Case ID: ill-ct-cl_2/html/0214-01.html
Source: Caselaw Access Project
Author: {"author": "", "license": "Public Domain", "url": "https://static.case.law/"}
Date Created: 2024-08-24T03:29:51.129683

E. H. Titus, Wilson H. Tucker and Samuel Ordway, Executors of the Last Will and Testament of Edward P. Hatch, Deceased, v. State of Illinois.
    
      Opinion filed November 10, 1913.
    
    1. Inheritance Tax — when award will be made. Where a final decision has been rendered by a court of competent jurisdiction in favor of a claimant seeking a refund of inheritance taxes erroneously paid, this Court will order a refund of the amount erroneously received by the State.
    Elmer E. Wagner, for Claimants.
    P. J. Lucey, Attorney General, and Arthur E. Eoy, Assistant Attorney General, for State.
   The record in this case shows that Edward P. Hatch, a resident of New York City, died on September 20, 1909, and among the assets of his estate were one thousand shares of the common stock of the Chicago and Great Western Railway Company. On February 16, 1911, the county judge of Cook County, on the recommendation of the appraiser theretofore appointed, fixed the inheritance tax in this State, in said estate, based on an appraisal of twenty-eight ($28.00) dollars per share as the value of the stock. It appears further, that the appraiser appraised and valued the stock as stock of the Chicago and Great Western Railroad Company instead of the Chicago & Great Western Railway Company, and at the time of the appraisal, the shares of stock of the former company were worth twenty-eight ($28.00) dollars per share and the stock of the latter company was worth but four ($4.00) dollars per share. In consequence of this appraisal, the value of the stock was fixed at twenty-eight thousand ($28,000.00) dollars, when it should have been fixed at four thousand ($4,000.00) dollars. Thereafter, for the purpose of securing the consent of the county treasurer to the transfer of the stock, the executors deposited with him a sum of money, and he applied a portion of the amount deposited, one hundred thirty dollars and fourteen cents ($130.14), to the payment of the tax as found by the county judge, and he then, out of said tax, paid to the State Treasurer, one hundred twenty-seven dollars andf fifty-four cents ($127.54).

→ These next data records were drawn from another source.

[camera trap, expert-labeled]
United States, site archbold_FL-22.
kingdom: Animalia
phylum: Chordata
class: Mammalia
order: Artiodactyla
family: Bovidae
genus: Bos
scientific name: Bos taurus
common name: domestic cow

The claimants appealed from the finding of the county judge to the county court, and on September 1, 1911, the county court found that the said shares were erroneously appraised at twenty-eight thousand ($28,000.00) dollars, by the appraiser, and found further, that the value was four thousand ($4,000.00) dollars, instead of said twenty-eight thousand ($28,000.00) dollars, in consequence of which, all the several estates growing out of the estate of Edward P. Hatch, deceased, were exempt from taxation, and the court ordered, that the order fixing the tax entered February 16, 1911, be set aside and vacated, and that no tax be fixed as against the several estates. This is a final order of the county court from which no appeal has been taken.

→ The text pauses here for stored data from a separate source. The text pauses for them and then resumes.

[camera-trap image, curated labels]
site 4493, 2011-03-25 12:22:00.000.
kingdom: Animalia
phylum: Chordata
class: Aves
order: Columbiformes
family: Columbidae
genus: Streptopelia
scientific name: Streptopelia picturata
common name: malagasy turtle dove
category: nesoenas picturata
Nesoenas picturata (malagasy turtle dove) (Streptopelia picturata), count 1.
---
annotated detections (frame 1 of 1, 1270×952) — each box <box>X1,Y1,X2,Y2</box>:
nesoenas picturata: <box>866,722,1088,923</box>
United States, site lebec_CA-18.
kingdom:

This Court has heretofore held, that it has jurisdiction to pass upon claims of this character, and when, as in the case of Griffith v. State of Illinois, in which an opinion was filed in the October Term, 1910, there has been a final adjudication by a court of competent jurisdiction, that.a tax has been erroneously paid, this Court will order a refund of the amount received by the State.

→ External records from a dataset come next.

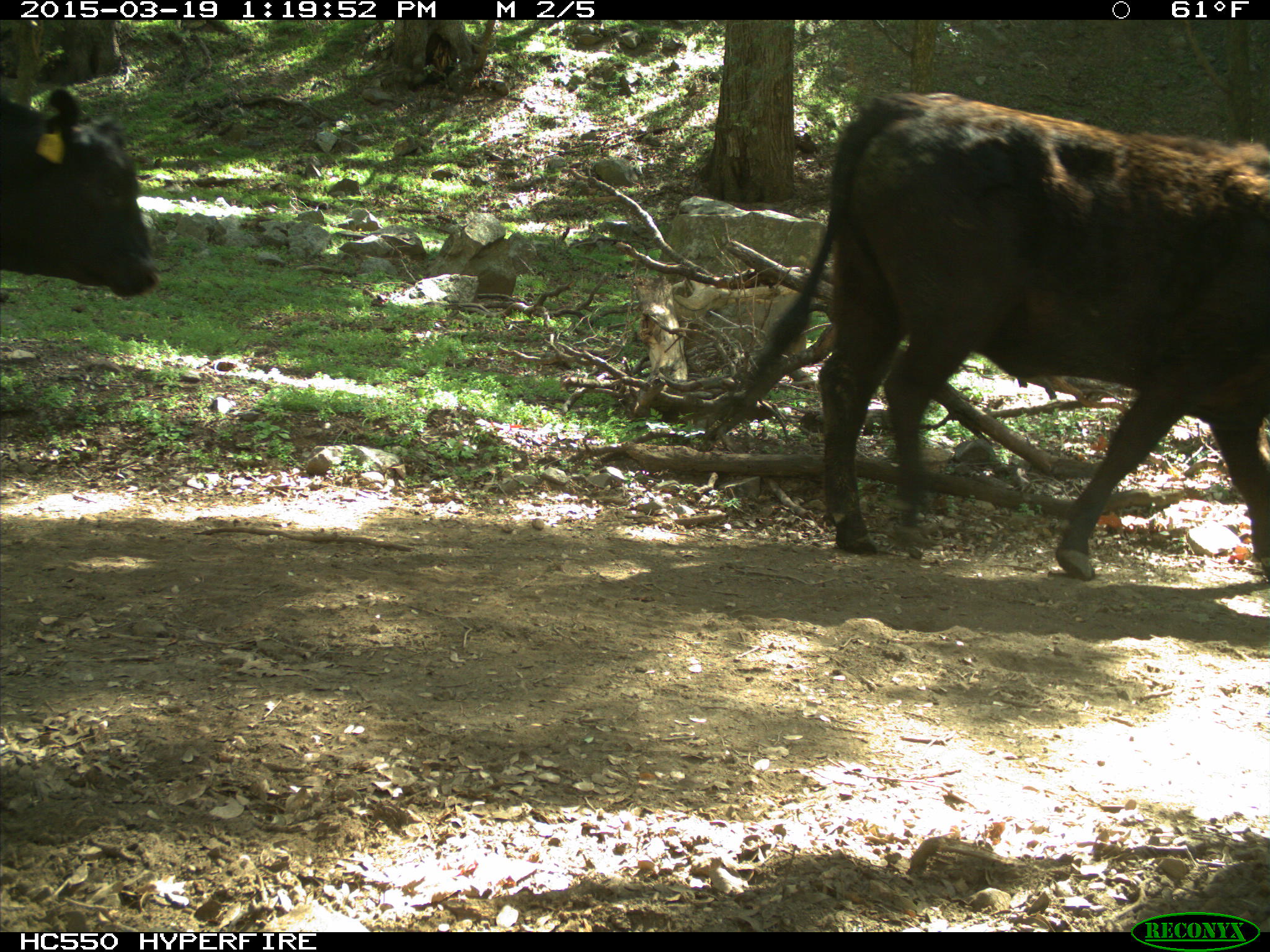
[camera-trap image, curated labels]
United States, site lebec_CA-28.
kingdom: Animalia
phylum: Chordata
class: Mammalia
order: Artiodactyla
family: Bovidae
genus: Bos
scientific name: Bos taurus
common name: domestic cow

In this case it appears that claimants have done all that the law requires of them, to secure the repayment of money paid by them. There is a final adjudication in the county court, the executors made demand! of both the State Treasurer and county treasurer for a refund under section 10 of the statute, and did not secure same and have started suit in this Court within the time required by law.

Under such state of facts, the Court finds that the claimants are entitled to repayment out of the State treasury of the money received', and it is accordingly ordered, that the claim be allowed in the sum of one hundred twenty-^seven dollars and fifty-four cents ($127.54).

Judge McMurdy took no part in the decision of this case.